The notebook path may differ depending on where you saved it. Adjust as needed.


Dataset

  • Name: German Credit
  • Size: 1,000 rows; Features: 20 (7 numeric, 13 categorical); Target: Good(1) / Bad(2).
  • Note: The raw file is typically named german.data. If licensing prevents bundling, download it yourself (commonly available via the UCI Machine Learning Repository) and place it under ./data/german.data.

The notebook reads:

df = pd.read_csv("german.data", sep=" ", header=None)

Environment

  • Python: 3.9+
  • Libraries: numpy, pandas, matplotlib, seaborn, scikit-learn, scipy, xgboost, lightgbm, jupyter

Quick setup:

# (Recommended) create a virtual env
python -m venv .venv
source .venv/bin/activate   # Windows: .venv\Scripts\activate

# Install deps
pip install -U pip
pip install numpy pandas matplotlib seaborn scikit-learn scipy xgboost lightgbm jupyter

How to Run

  1. Place the data
    • Put german.data under ./data/ or next to the notebook. If you change the path, update the pd.read_csv(...) line.
  2. Launch Jupyter
    jupyter notebook
    # or: jupyter lab
  3. Open Credit_Risk_Analysis_German_Credit.ipynb and run all cells, top to bottom.
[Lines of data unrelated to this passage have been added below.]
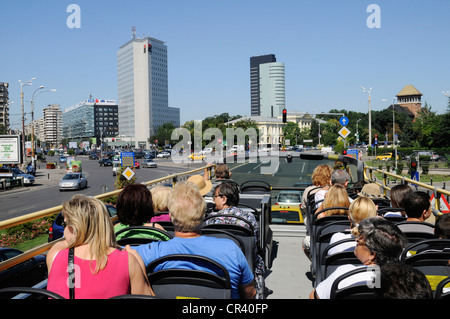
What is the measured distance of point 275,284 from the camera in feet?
16.9

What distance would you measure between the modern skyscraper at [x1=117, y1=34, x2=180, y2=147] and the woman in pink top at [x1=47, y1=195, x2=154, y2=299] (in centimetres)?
18333

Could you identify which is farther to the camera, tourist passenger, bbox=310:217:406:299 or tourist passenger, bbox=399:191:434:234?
tourist passenger, bbox=399:191:434:234

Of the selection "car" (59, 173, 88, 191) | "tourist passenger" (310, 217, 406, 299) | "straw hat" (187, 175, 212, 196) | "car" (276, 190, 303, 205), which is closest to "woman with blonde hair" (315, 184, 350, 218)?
"tourist passenger" (310, 217, 406, 299)

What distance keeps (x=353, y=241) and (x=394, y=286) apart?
1640 mm

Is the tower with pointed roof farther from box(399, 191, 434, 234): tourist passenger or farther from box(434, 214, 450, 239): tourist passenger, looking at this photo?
box(434, 214, 450, 239): tourist passenger

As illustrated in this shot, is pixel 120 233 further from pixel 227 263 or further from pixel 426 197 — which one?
pixel 426 197

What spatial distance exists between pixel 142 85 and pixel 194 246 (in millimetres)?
190223

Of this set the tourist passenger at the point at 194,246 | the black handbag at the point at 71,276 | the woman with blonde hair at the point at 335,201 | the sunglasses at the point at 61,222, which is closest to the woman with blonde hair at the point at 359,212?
the woman with blonde hair at the point at 335,201

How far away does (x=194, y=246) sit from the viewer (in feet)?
9.06

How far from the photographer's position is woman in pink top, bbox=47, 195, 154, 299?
261cm

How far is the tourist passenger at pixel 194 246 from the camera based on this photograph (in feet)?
8.96

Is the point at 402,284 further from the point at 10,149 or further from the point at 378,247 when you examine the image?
the point at 10,149

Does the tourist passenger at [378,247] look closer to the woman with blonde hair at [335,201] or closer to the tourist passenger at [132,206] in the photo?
the tourist passenger at [132,206]

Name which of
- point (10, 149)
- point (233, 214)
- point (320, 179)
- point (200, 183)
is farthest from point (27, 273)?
point (10, 149)
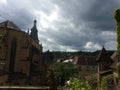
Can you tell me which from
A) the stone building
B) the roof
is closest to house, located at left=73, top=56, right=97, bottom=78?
the roof

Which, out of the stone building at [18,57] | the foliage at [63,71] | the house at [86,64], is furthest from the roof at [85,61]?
the stone building at [18,57]

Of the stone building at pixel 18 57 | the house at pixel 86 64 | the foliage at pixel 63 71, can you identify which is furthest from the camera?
the house at pixel 86 64

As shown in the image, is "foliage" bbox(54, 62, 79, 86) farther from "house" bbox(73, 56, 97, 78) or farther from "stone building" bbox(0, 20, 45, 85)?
"house" bbox(73, 56, 97, 78)

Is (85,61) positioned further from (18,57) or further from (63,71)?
(18,57)

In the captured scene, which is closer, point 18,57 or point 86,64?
point 18,57

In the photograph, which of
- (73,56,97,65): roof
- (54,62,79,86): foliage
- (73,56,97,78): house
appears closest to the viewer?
(54,62,79,86): foliage

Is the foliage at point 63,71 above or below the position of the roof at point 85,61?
below

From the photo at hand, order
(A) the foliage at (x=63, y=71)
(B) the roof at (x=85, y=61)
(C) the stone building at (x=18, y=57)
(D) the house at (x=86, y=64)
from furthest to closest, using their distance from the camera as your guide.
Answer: (B) the roof at (x=85, y=61) < (D) the house at (x=86, y=64) < (A) the foliage at (x=63, y=71) < (C) the stone building at (x=18, y=57)

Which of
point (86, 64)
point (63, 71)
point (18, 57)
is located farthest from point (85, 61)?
point (18, 57)

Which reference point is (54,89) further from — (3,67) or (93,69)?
(93,69)

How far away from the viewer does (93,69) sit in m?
90.0

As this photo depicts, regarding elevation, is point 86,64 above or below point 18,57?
above

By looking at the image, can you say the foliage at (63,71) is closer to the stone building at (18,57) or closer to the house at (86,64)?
the stone building at (18,57)

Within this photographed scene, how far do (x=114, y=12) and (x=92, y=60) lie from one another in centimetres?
6767
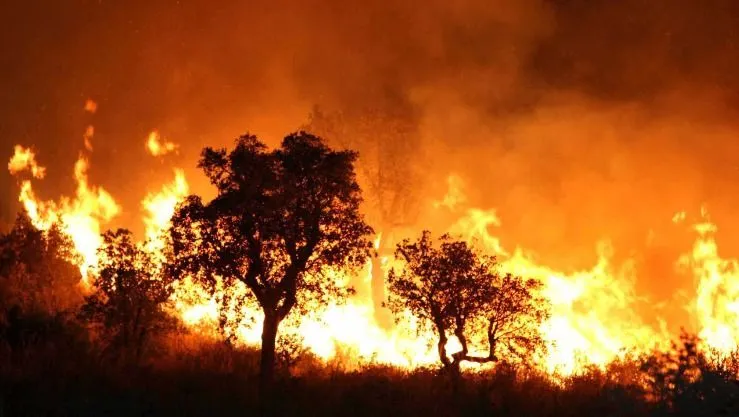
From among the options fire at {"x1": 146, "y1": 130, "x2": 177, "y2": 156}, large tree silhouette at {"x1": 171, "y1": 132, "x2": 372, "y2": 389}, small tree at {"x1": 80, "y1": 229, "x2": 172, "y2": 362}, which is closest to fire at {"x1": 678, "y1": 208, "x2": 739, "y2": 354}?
large tree silhouette at {"x1": 171, "y1": 132, "x2": 372, "y2": 389}

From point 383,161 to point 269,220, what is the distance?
67.4 ft

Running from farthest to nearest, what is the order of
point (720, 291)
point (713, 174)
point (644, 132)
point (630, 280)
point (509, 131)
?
point (509, 131) < point (644, 132) < point (713, 174) < point (630, 280) < point (720, 291)

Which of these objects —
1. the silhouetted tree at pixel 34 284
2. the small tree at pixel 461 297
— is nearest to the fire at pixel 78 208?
the silhouetted tree at pixel 34 284

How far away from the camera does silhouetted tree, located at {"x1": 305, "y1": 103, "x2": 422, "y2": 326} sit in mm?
36000

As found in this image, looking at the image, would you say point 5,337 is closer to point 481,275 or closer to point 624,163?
point 481,275

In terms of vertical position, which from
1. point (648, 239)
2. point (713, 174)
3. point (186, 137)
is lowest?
point (648, 239)

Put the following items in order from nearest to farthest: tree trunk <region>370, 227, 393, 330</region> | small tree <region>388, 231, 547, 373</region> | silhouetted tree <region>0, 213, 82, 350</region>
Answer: small tree <region>388, 231, 547, 373</region>
silhouetted tree <region>0, 213, 82, 350</region>
tree trunk <region>370, 227, 393, 330</region>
Methodology (what the notebook does)

  1. Preprocessing
    • Map coded categoricals (e.g., checking account, credit history, purpose, etc.) to readable labels.
    • Create one-hot dummies for selected categorical features.
    • Map target: Good Risk → 1, Bad Risk → 0.
  2. EDA
    • Category distributions split by class (pyramid-style bar charts).
    • Boxplots for numeric features by class (median, spread, outliers).
  3. Univariate screening
    • Chi-square for categorials → association with class.
    • ANOVA for numerics → mean differences across classes.
  4. Dimensionality reduction (optional)
    • PCA to 16 components (or set a variance target).
    • Note: tree/boosting models usually don’t need PCA.
  5. Modeling & tuning
    • Compare 8+ models on F1 (stratified train/test split).
    • GridSearchCV on the best model (LightGBM in this project).
  6. Final evaluation
    • F1 (positive class defaults to Good=1), ROC AUC.
    • Confusion matrix & classification report.
    • ROC curve; feature importance if available.

Results & Interpretation

  • F1 summarizes precision/recall for the positive class.
  • ROC AUC measures separability (threshold-independent).
  • Confusion matrix highlights which mistakes happen:
    • The costliest in credit is predicting Good when actually Bad.
  • Tip: If your goal is catching Bad applicants, either:
    • Flip the positive class (treat Bad = 1), or
    • Keep Good = 1 but raise the decision threshold to reduce false-positives for Good.

Threshold tuning example:

thr = 0.6  # try 0.5 → 0.8 grid
y_pred_custom = (best_model.predict_proba(X_test)[:, 1] >= thr).astype(int)

Reproducibility

  • Stratified train/test split with fixed random_state.
  • GridSearchCV with a specified CV and scoring.
  • For full reproducibility, pin exact library versions via requirements.txt or pip-tools / poetry.

Extensions

  • Explainability: SHAP on the best non-PCA model (human-readable features).
  • Cost-sensitive learning: class weights, custom loss aligned to cost matrix.
  • Calibration: Platt or isotonic for better probability estimates.
  • Production: export a Pipeline (preprocess + model) and serve via FastAPI; add monitoring & drift checks.

License & Data

  • Code: choose a license (e.g., MIT) and add LICENSE.
  • Data: respect the dataset’s original terms. If not redistributing, add a small fetch script or instructions to download.